Sie waren wirklich nicht zu beneiden in diesem Jahr, die Macher des Herrentennisturniers am Rothenbaum. 14 kurzfristige Absagen von zunächst gemeldeten Topspielern mussten sie verkraften, dazu ein Hamburger Wetter, das nur entfernt an die angebliche Jahreszeit erinnerte. Umso erstaun­licher, dass für das größte Ärgernis der Woche der Sportdirektor des Deutschen Tennis-Bunds sorgte. Man müsse es Alexander Zverev hoch anrechnen, hatte Klaus Eberhard nach dem traurigen Erst­rundenaus des größten deutschen Hoffnungsträgers in Einzel und Doppel gesagt, dass er überhaupt bei seinem Heimturnier angetreten sei. Immerhin würden alle anderen Topspieler nach der anstrengenden Rasensaison erst einmal Urlaub machen.

Es spricht ein Selbstverständnis aus einer solchen Aussage, das auf einen gefährlichen Trend hinweist. Der von vielen Experten als kommender Grand-Slam-Sieger gehypte Zverev hat leider ein Umfeld, das ihn zu sehr bauchpinselt. Wie soll ein 19-Jähriger lernen, Achtung vor Turnierveranstaltern, vor allem aber vor den Menschen zu haben, die Geld bezahlen, um ihn spielen zu sehen, wenn sein lustloses Gehabe auf dem Platz und abseits desselben von hoher Stelle dann noch gelobt wird?

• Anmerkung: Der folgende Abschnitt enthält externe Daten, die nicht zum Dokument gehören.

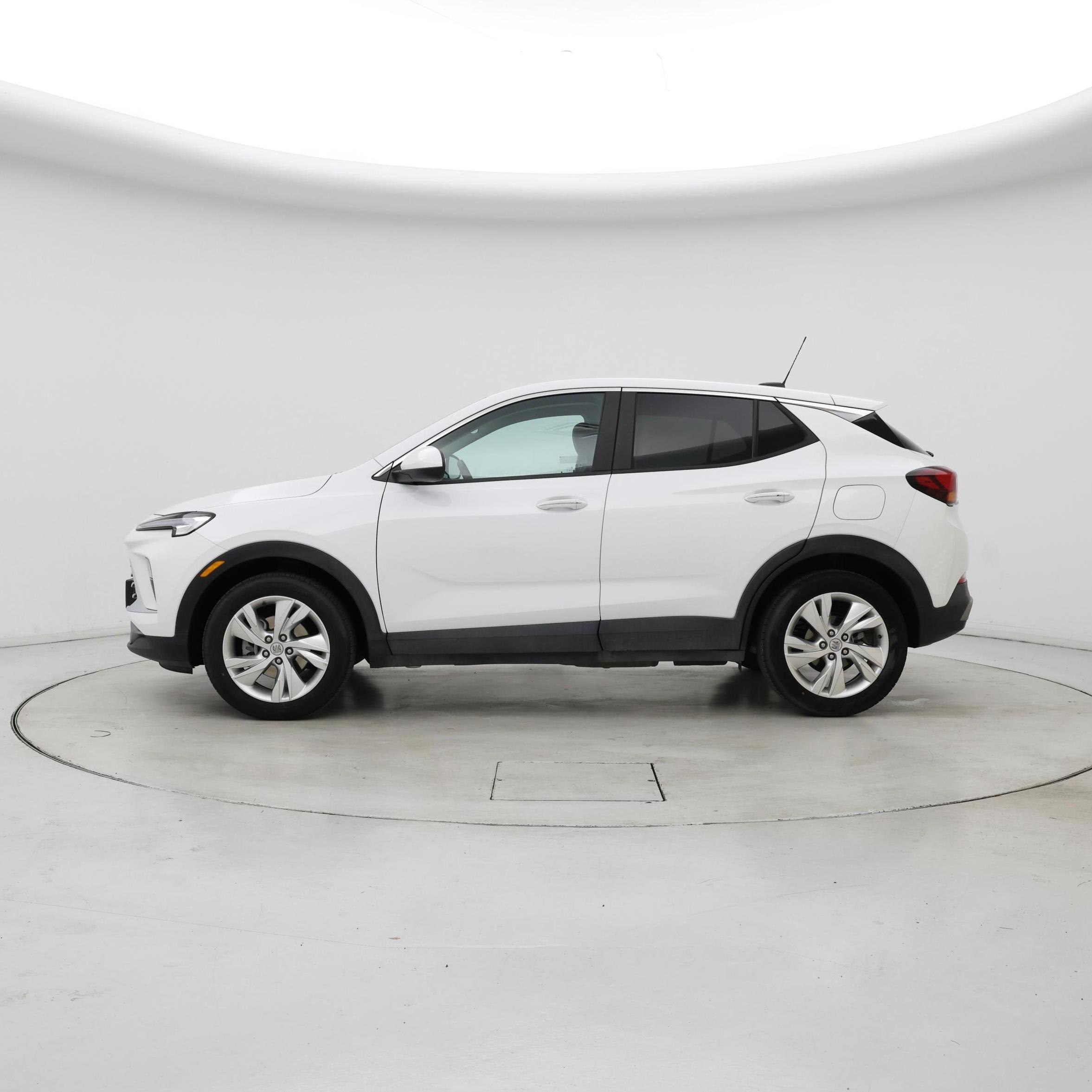 Thumbnail: 2025 Buick Encore GX - 3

Scharfe Stich-Kritik an Zverev

Zverev hat von Turnierdirektor Michael Stich 2013, als er als 16-Jähriger erstmals in seiner Geburtsstadt aufschlagen durfte, einen gehörigen Vertrauensvorschuss erhalten. Die Garantie, am Rothenbaum bis einschließlich 2018 eine Wildcard – das Freiticket ins Hauptfeld – zu bekommen, hat zu seinem Aufstieg beigetragen. Wer auf der ganzen Linie ein Profi sein will, sollte solche Gesten mit Dankbarkeit und Leistung zurückzahlen. Ein Turnier braucht Zugpferde, auf die es sich verlassen kann, um selbst verlässlich zu sein.